Current function value: -22492.622230
Iterations: 1926
Function evaluations: 3346
STOP("CandidateRelativeTolerance with {'xtol': 1e-08, 'ftol': 1e-08}")
[1.15, 20.42, 20.7, 248.1, 220.56, 41.4, 160.09]
Here it is again, using a global optimizer:
"""
This file is 'global.py'
"""
n_days = 7
n_rooms = 50
P_nom = 85
P_bounds = 0,None
P_elastic = 2
import hotel
h = hotel.hotel([n_rooms]*n_days, P_nom, P_elastic)

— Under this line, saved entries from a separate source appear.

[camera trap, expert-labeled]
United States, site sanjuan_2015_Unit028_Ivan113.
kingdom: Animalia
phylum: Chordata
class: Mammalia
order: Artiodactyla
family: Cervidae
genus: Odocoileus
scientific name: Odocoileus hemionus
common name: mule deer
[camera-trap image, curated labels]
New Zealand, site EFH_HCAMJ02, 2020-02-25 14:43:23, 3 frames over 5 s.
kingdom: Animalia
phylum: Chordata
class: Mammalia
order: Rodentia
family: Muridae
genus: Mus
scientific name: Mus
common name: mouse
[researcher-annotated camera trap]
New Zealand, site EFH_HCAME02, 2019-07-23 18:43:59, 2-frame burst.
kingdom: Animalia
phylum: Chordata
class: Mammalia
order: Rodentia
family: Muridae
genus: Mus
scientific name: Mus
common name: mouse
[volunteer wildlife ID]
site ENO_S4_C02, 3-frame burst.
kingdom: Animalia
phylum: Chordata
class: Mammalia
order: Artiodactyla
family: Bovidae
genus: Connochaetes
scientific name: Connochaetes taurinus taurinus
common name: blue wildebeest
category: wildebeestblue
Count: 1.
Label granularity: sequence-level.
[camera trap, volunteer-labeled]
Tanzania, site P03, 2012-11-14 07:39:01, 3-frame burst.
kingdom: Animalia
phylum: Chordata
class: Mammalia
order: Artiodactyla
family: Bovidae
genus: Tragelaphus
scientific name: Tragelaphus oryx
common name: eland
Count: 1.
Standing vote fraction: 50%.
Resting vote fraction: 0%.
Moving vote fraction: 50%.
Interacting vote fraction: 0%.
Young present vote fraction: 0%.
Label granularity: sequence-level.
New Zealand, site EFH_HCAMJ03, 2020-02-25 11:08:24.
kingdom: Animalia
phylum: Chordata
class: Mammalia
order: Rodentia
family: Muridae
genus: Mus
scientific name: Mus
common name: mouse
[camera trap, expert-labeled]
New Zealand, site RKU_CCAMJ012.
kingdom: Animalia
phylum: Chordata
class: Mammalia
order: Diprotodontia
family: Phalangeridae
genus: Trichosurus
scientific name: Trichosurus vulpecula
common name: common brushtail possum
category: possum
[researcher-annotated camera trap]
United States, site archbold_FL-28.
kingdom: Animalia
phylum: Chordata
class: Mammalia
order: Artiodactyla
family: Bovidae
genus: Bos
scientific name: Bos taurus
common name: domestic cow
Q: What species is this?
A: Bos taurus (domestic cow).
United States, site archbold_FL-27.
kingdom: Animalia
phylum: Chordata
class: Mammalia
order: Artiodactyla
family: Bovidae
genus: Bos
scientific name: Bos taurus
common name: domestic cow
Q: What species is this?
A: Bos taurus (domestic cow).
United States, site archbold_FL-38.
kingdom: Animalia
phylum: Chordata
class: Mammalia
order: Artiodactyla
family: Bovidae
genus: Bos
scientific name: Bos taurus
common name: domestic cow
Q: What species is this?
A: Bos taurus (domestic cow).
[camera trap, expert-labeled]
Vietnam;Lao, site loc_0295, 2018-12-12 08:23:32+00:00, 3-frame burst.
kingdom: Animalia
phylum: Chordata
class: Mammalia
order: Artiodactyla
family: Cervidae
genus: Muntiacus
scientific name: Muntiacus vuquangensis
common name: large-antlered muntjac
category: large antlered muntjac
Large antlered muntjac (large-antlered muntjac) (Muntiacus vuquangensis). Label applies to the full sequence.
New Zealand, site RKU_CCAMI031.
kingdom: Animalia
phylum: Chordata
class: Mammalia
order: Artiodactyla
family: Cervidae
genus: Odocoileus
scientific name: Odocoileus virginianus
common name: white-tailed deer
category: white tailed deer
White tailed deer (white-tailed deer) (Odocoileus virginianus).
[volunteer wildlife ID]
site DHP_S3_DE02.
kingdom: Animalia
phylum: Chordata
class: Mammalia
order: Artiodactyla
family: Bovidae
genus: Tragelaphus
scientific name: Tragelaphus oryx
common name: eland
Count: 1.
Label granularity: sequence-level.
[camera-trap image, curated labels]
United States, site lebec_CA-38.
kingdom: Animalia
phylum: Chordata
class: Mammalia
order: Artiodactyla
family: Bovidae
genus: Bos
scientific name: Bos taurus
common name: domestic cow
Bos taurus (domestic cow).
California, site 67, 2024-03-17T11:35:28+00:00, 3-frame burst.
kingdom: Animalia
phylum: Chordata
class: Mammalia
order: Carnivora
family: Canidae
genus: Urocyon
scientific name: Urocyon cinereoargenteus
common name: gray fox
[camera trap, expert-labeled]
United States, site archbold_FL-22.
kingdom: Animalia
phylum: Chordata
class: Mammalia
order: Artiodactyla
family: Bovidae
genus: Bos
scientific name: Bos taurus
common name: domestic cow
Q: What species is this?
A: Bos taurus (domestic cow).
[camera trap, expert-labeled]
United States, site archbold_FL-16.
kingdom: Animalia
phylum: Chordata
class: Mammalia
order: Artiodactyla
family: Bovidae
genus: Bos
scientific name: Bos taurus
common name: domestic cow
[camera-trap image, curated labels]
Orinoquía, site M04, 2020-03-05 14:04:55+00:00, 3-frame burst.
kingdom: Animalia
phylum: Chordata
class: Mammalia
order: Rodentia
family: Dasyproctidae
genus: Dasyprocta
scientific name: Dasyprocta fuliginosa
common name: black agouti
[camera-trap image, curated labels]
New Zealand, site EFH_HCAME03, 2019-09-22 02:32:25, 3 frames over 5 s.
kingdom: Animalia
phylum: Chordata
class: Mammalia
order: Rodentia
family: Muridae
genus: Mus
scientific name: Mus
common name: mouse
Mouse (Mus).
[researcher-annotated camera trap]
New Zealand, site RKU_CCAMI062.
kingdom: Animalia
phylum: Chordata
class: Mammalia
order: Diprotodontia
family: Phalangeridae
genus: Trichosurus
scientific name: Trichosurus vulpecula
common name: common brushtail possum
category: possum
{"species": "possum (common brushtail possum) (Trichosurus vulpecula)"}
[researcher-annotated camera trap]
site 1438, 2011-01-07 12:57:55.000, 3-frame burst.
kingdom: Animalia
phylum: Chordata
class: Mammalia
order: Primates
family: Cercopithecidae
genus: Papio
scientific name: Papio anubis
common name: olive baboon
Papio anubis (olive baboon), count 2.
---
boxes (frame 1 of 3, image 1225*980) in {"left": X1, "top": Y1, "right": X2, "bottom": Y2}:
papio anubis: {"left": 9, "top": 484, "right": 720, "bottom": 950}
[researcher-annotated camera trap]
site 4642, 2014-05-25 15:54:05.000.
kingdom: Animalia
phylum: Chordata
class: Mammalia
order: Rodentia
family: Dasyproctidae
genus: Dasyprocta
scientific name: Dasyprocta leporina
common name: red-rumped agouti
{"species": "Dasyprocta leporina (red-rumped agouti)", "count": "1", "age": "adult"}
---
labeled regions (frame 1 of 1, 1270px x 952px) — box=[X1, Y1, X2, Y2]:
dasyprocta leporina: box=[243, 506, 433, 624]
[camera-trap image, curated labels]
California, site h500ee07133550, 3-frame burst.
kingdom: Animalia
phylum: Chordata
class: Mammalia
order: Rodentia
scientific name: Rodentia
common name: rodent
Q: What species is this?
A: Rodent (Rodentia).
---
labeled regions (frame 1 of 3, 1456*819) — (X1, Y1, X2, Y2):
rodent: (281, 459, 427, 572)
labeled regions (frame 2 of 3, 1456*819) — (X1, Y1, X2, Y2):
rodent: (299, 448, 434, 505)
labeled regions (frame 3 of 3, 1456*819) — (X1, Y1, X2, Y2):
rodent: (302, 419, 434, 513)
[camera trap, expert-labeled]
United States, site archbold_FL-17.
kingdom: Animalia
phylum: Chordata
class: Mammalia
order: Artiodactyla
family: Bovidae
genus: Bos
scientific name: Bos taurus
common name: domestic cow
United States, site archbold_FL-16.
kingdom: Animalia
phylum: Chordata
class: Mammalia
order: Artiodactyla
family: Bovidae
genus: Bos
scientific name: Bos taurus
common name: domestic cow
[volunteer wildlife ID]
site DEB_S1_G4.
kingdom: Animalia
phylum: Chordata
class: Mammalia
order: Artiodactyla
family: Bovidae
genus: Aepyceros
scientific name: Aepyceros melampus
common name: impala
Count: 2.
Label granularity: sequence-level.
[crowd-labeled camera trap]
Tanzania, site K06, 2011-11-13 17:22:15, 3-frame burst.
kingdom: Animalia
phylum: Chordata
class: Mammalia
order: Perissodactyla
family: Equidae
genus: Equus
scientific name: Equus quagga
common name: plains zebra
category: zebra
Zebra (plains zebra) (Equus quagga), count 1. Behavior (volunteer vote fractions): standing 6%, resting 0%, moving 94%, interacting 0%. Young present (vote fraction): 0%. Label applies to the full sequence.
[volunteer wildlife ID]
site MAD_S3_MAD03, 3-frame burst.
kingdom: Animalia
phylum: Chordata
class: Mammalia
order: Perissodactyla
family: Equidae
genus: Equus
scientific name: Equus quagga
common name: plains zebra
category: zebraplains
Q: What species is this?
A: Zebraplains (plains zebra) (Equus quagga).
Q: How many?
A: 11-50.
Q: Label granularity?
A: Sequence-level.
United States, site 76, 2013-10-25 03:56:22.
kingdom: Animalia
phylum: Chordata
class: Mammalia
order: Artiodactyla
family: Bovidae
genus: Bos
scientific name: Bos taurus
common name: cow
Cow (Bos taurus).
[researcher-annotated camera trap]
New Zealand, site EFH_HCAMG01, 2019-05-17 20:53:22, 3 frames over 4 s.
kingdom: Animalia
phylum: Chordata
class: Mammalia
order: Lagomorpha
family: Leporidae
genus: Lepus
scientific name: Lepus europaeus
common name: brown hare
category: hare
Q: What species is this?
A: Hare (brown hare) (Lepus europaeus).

def objective(price, hotel):
return -hotel.profit(price)
def constraint(price, hotel): # <= 0
return -min(hotel.remaining(price))
bounds = [P_bounds]*n_days
guess = [P_nom]*n_days
import mystic as my
@my.penalty.quadratic_inequality(constraint, kwds=dict(hotel=h))
def penalty(x):
return 0.0
# try again using a global optimizer
solver = my.solvers.diffev
mon = my.monitors.VerboseMonitor(100)
kwds = dict(disp=True, full_output=True, itermon=mon, npop=40,
args=(h,), gtol=250, ftol=1e-8, maxfun=30000, maxiter=2000)
result = solver(objective, bounds, bounds=bounds, penalty=penalty, **kwds)
print([round(i,2) for i in result[0]])
Results:
>$ python global.py
Generation 0 has Chi-Squared: 3684702.124765
Generation 100 has Chi-Squared: -36493.709890
Generation 200 has Chi-Squared: -36650.498677
Generation 300 has Chi-Squared: -36651.722841
Generation 400 has Chi-Squared: -36651.733274
Generation 500 has Chi-Squared: -36651.733322
Generation 600 has Chi-Squared: -36651.733361
Generation 700 has Chi-Squared: -36651.733361
Generation 800 has Chi-Squared: -36651.733361
STOP("ChangeOverGeneration with {'tolerance': 1e-08, 'generations': 250}")
Optimization terminated successfully.
Current function value: -36651.733361
Iterations: 896
Function evaluations: 24237
[861.07, 893.88, 398.68, 471.4, 9.44, 0.0, 244.67]
I think for this to yield more reasonable pricing, I'd change P_bounds
values to something more reasonable.